_WORK TASK 1:_ In the forum thread on flash diffusion, what household material is recommended for making a small DIY softbox?
_WORK TASK 2:_ Write the next part of the forum thread on flash diffusion for bug photography, starting after its final header.

_SUPPLIED TEXT:_

Segment Open

Thanks man, that clears up a couple of things I couldn't find details about. TTL for crawling around in the undergrowth for bugs would be nice when light is always changing.

I have seen quite a few results with those puffers and they are pretty compact but you will get better diffusion with more surface area. I highly recommend you trying a small diy softbox over each one, kitchen roll/towel does an awesome job at reducing specular highlights. I wouldn't look as cool but it would save a few dollars and work really well.

Kitchen towel and an elastic band would be no effort and probably worth a couple test shots.

I'm sure you got it all more than covered but PM me if you need pics or better explanation etc.

I shut up and wait for quietly for the vid now :lol:


----------



## Precarious (Mar 18, 2011)

Segment Closed

_DATA SEGMENT:_
Segment Open

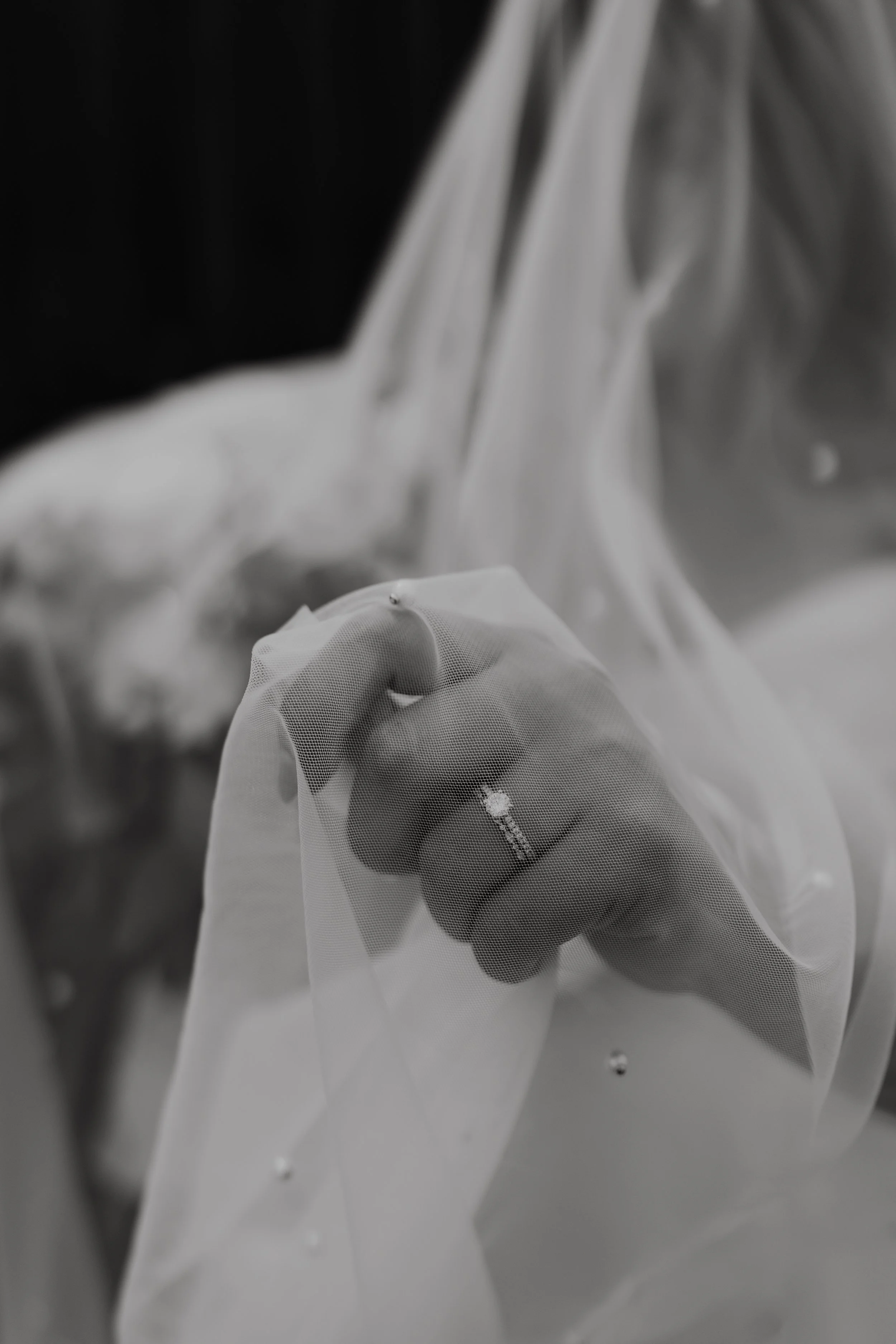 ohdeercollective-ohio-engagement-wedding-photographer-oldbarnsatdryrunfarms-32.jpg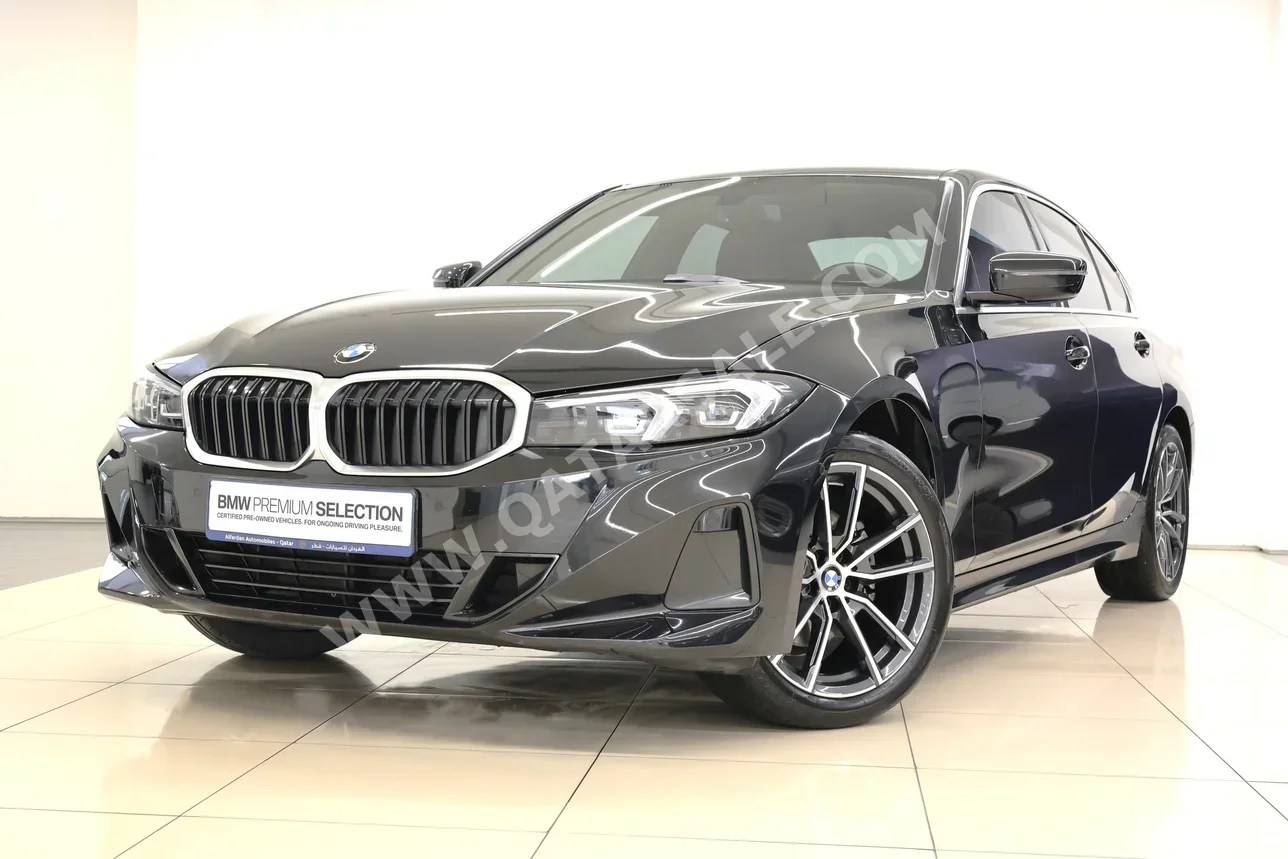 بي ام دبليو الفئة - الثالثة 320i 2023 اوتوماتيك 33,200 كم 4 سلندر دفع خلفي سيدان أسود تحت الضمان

Segment Closed

_EXPECTED OUTPUT 1:_ Kitchen roll or kitchen towel.

_EXPECTED OUTPUT 2:_
Slinkytreekreeper said:


> I have seen quite a few results with those puffers and they are pretty compact but you will get better diffusion with more surface area. I highly recommend you trying a small diy softbox over each one, kitchen roll/towel does an awesome job at reducing specular highlights. I wouldn't look as cool but it would save a few dollars and work really well.
> 
> Kitchen towel and an elastic band would be no effort and probably worth a couple test shots.


I have the only diffusers made specifically for this flash unit and I'm not satisfied with them. Plus I want something a little more stable than foam or paper towel. The Gary Fong's earn a lot of praise from pros because they actually spread the light out making it seem natural. (You should check his products if you haven't already. Pretty interesting stuff.) They have a curved, textured surface designed specifically for that. I've read quite a bit online and this seems the best option. I ordered them today. Should have them next week. About $35 for two, shipped. Not too bad.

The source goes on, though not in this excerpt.